Designing informational constraints
Constraints that are enforced by the database manager when records are inserted or updated can lead to high amounts of system activity, especially when loading large quantities of records that have referential integrity constraints. If an application has already verified information before inserting a record into the table, it might be more efficient to use informational constraints, rather than normal constraints.
Informational constraints tell the database manager what rules the data conforms to, but the rules are not enforced by the database manager.
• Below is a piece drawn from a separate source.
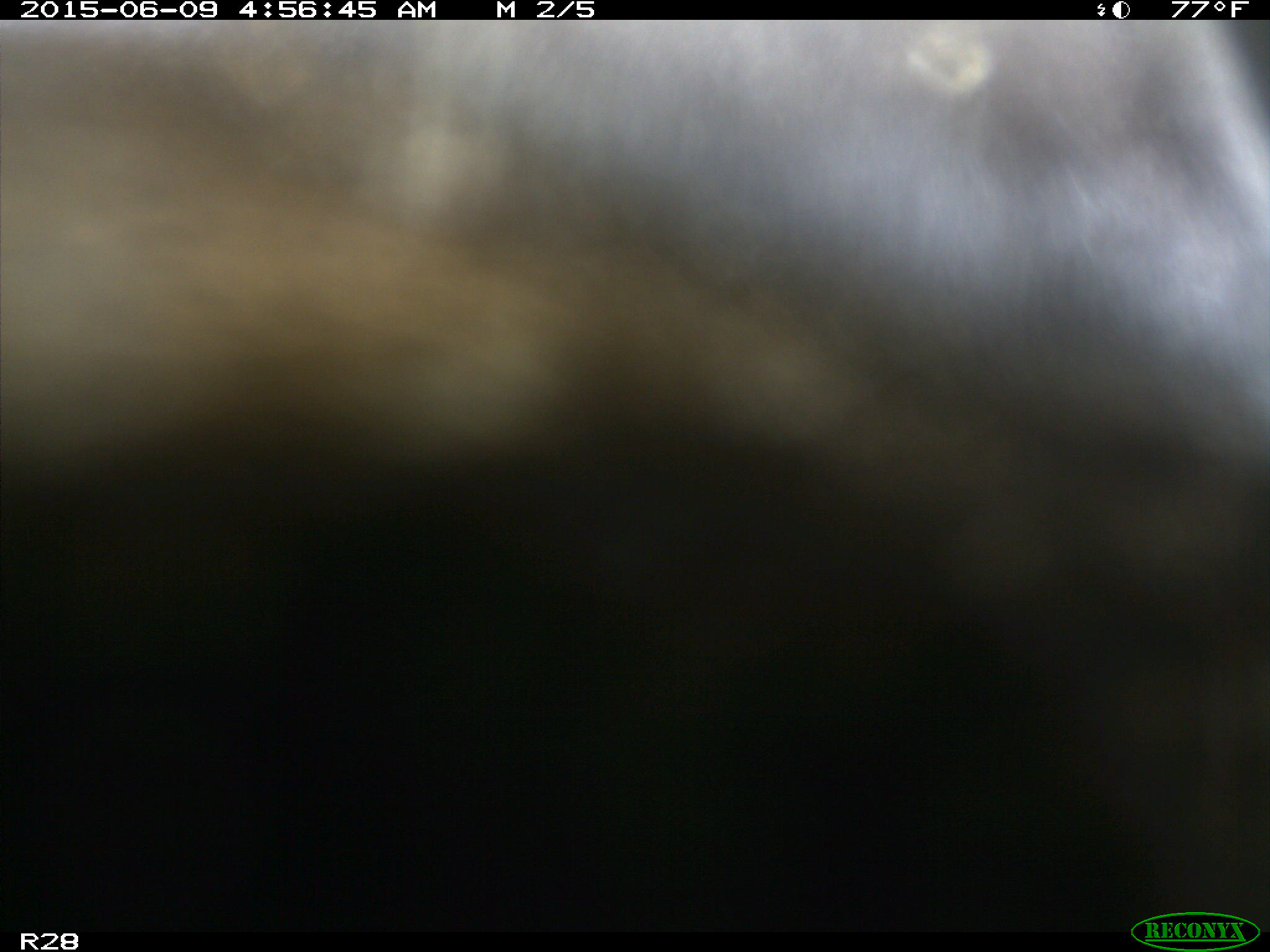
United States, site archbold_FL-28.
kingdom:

However, this information can be used by the Db2® optimizer and could result in better performance of SQL queries.
CREATE TABLE APPLICANTS
(
AP_NO INT NOT NULL,
GENDER CHAR(1) NOT NULL,
CONSTRAINT GENDEROK
CHECK (GENDER IN ('M', 'F'))
NOT ENFORCED
ENABLE QUERY OPTIMIZATION,
AGE INT NOT NULL,
CONSTRAINT AGEOK
CHECK (AGE BETWEEN 1 AND 80)
NOT ENFORCED
ENABLE QUERY OPTIMIZATION,
);
This example contains two options that change the behavior of the column constraints. The first option is NOT ENFORCED, which instructs the database manager not to enforce the checking of this column when data is inserted or updated. This option can be further specified to be either TRUSTED or NOT TRUSTED. If the informational constraint is specified to be TRUSTED then the database manager can trust that the data will conform to the constraint. This is the default option. If NOT TRUSTED is specified then the database manager knows that most of the data, but not all, will not conform to the constraint. In this example, the option is NOT ENFORCED TRUSTED by default since the option of trusted or not trusted was not specified.
The second option is ENABLE QUERY OPTIMIZATION which is used by the database manager when SELECT statements are run against this table. When this value is specified, the database manager will use the information in the constraint when optimizing the SQL.
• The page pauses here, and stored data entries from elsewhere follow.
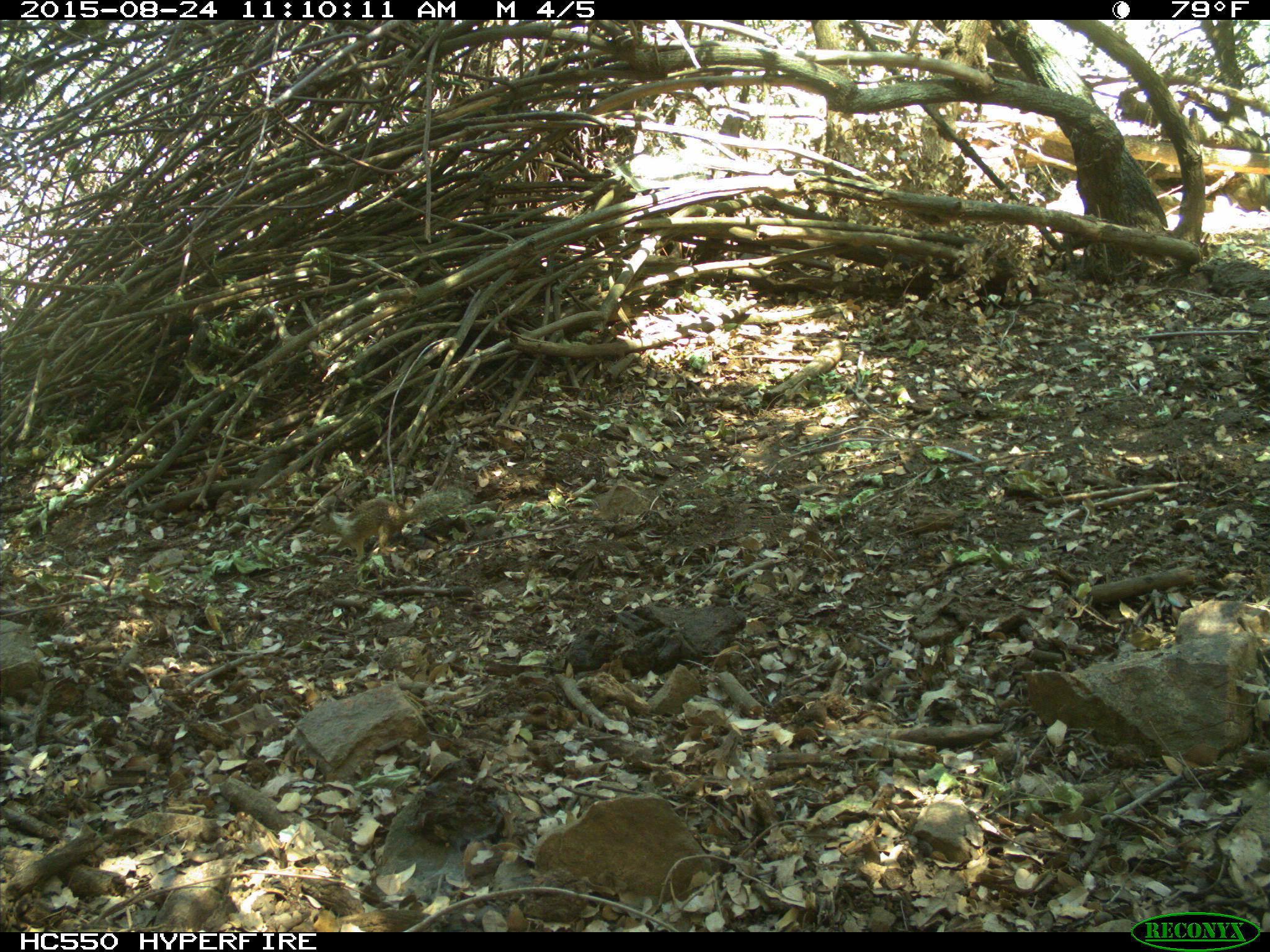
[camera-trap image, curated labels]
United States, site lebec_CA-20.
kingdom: Animalia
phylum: Chordata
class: Mammalia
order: Rodentia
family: Sciuridae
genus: Otospermophilus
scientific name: Otospermophilus beecheyi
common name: california ground squirrel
INSERT INTO APPLICANTS VALUES
(1, 'M', 54),
(2, 'F', 38),
(3, 'M', 21),
(4, 'F', 89),
(5, 'C', 10),
(6, 'S',100),
Applicant number five has a gender (C), for child, and
applicant number six has both an unusual gender and exceeds the age
limits of the AGE column. In both cases the database manager will
allow the insert to occur since the constraints are NOT ENFORCED and
TRUSTED. The result of a select statement against the table is shown
in the following example: SELECT * FROM APPLICANTS
WHERE GENDER = 'C';
APPLICANT GENDER AGE
--------- ------ ---
0 record(s) selected.
The database manager returned the incorrect answer to
the query, even though the value 'C' is found within the table, but
the constraint on this column tells the database manager that the
only valid values are either 'M' or 'F'. The ENABLE QUERY OPTIMIZATION
keyword also allowed the database manager to use this constraint information
when optimizing the statement. If this is not the behavior that you
want, then the constraint needs to be changed through the use of the
ALTER TABLE statement, as shown in the following example: ALTER TABLE APPLICANTS
ALTER CHECK AGEOK DISABLE QUERY OPTIMIZATION
If the query is reissued, the database manager will return
the following correct results: SELECT * FROM APPLICANTS
WHERE SEC = 'C';
APPLICANT GENDER AGE
--------- ------ ---
5 C 10
1 record(s) selected.
The best scenario for using NOT ENFORCED TRUSTED informational constraints occurs when you can guarantee that the application program is the only application inserting and updating the data. If the application already checks all of the information beforehand (such as gender and age in the previous example) then using informational constraints can result in faster performance and no duplication of effort. Another possible use of informational constraints is in the design of data warehouses. Also, if you cannot guarantee that the data in the table will always conform to the constraint you can set the constraints to be NOT ENFORCED and NOT TRUSTED. This type of constraint can be used when strict matching between the values in the foreign keys and the primary keys are not needed. This constraint can also still be used as part of a statistical view enabling the optimization of certain SQL queries.